Copy each entry below exactly. No images.

Records for the task
* * * * * * *
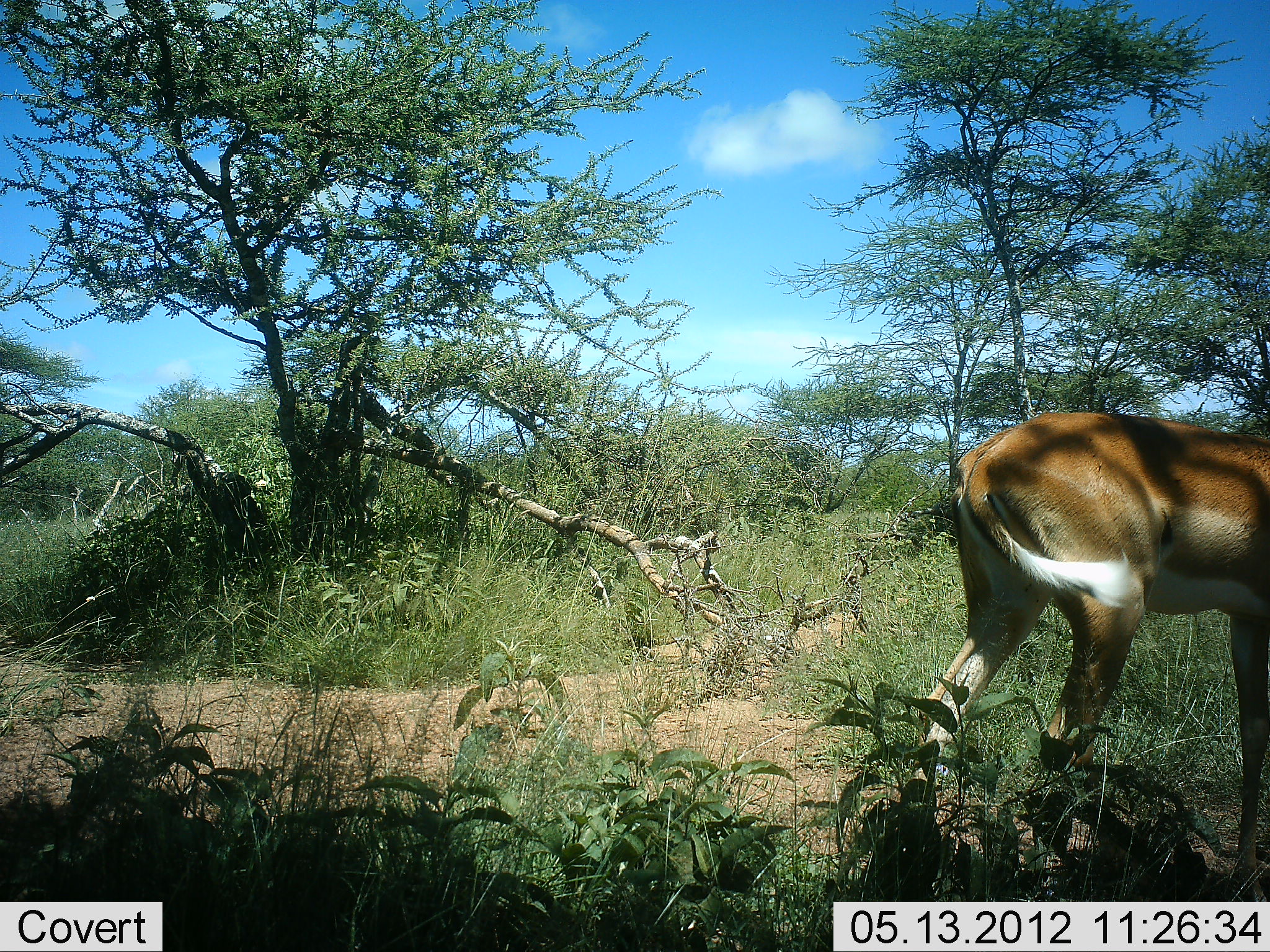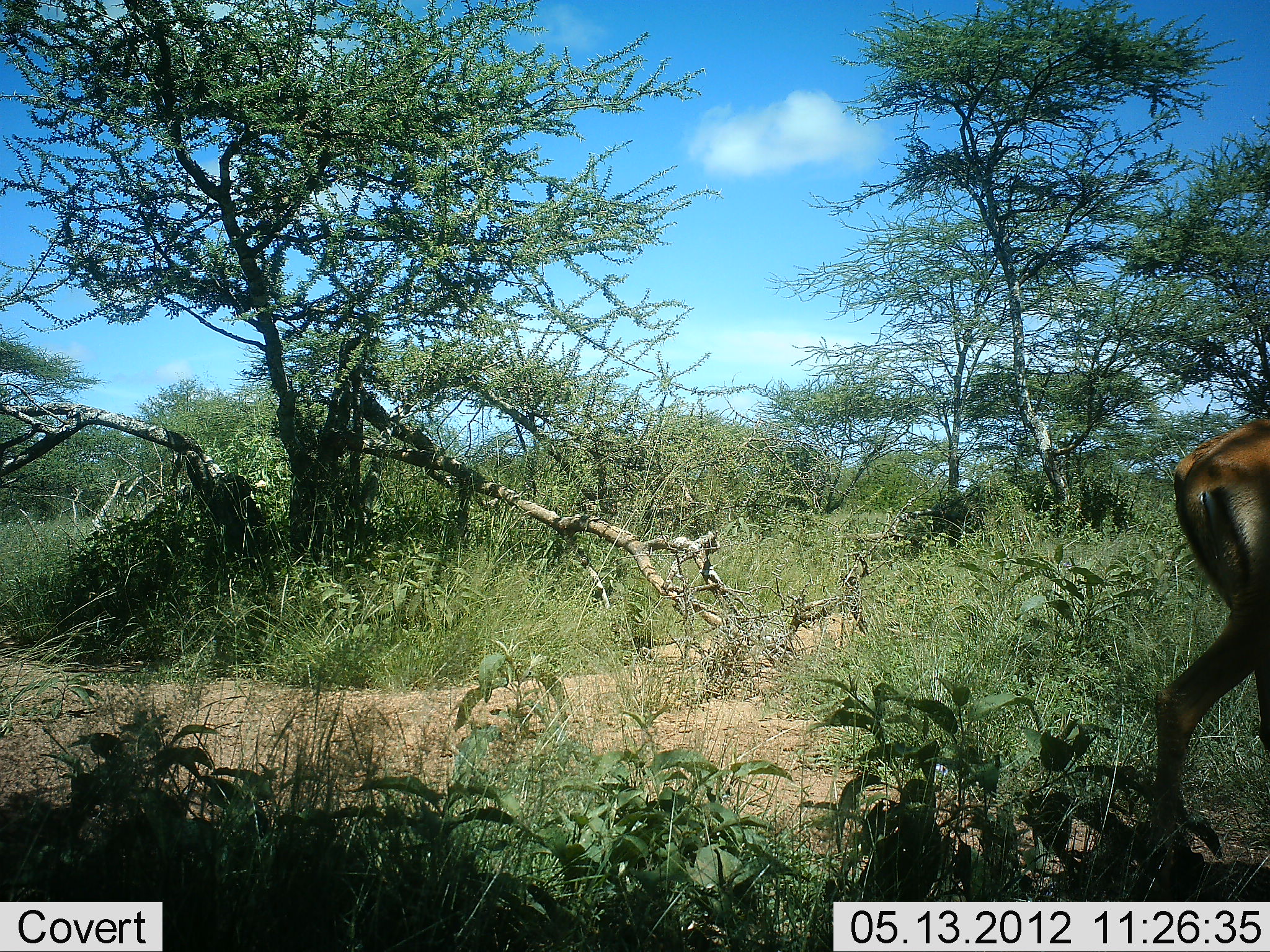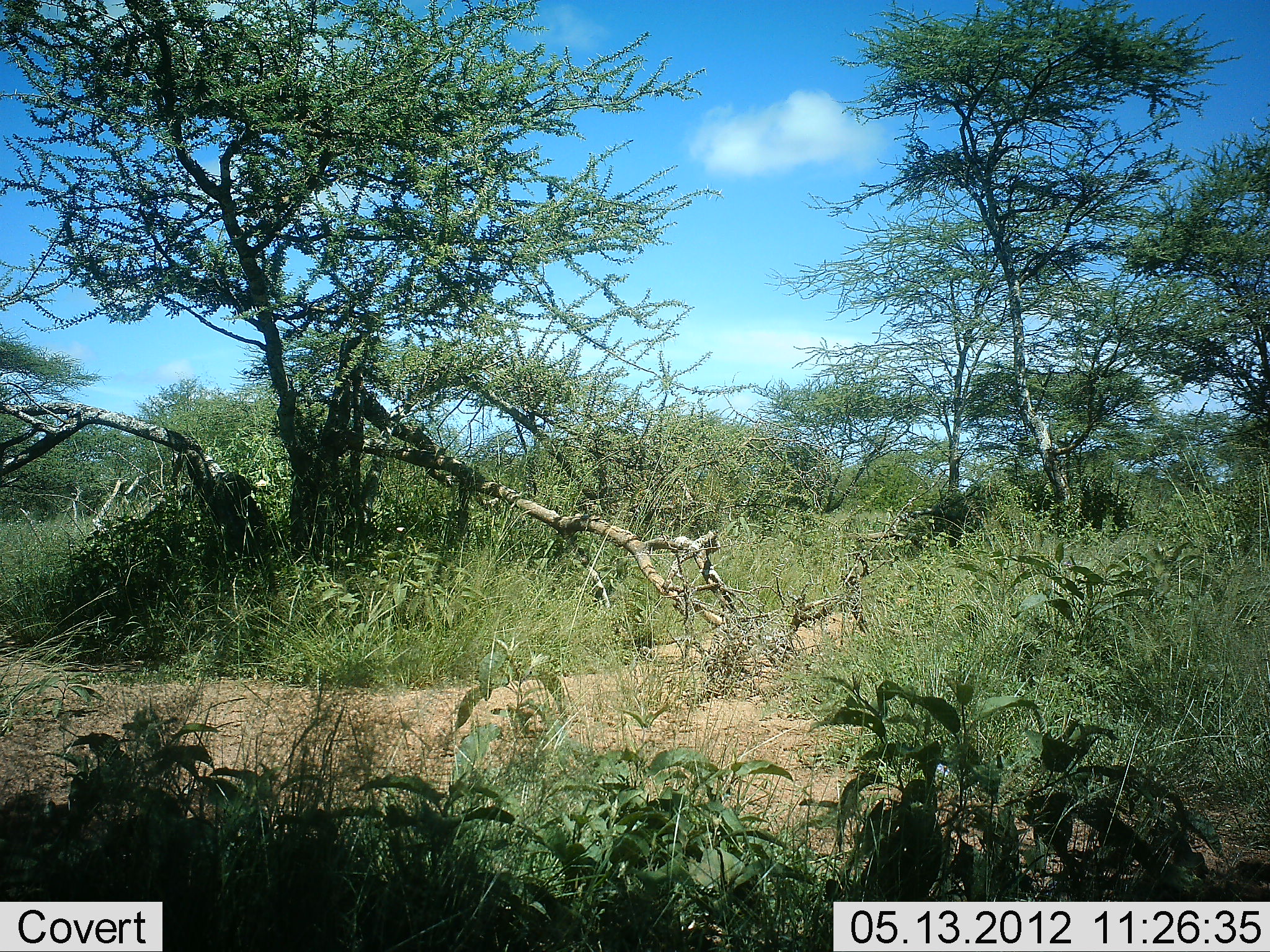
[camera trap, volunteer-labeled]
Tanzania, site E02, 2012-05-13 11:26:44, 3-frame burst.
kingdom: Animalia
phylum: Chordata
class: Mammalia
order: Artiodactyla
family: Bovidae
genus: Aepyceros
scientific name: Aepyceros melampus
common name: impala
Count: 1.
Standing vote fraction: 9%.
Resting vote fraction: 0%.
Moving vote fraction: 91%.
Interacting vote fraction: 0%.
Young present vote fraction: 0%.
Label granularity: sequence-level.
* * * * * * *
Your response
[camera trap, volunteer-labeled]
Tanzania, site E02, 2012-05-13 11:26:44, 3-frame burst.
kingdom: Animalia
phylum: Chordata
class: Mammalia
order: Artiodactyla
family: Bovidae
genus: Aepyceros
scientific name: Aepyceros melampus
common name: impala
Count: 1.
Standing vote fraction: 9%.
Resting vote fraction: 0%.
Moving vote fraction: 91%.
Interacting vote fraction: 0%.
Young present vote fraction: 0%.
Label granularity: sequence-level.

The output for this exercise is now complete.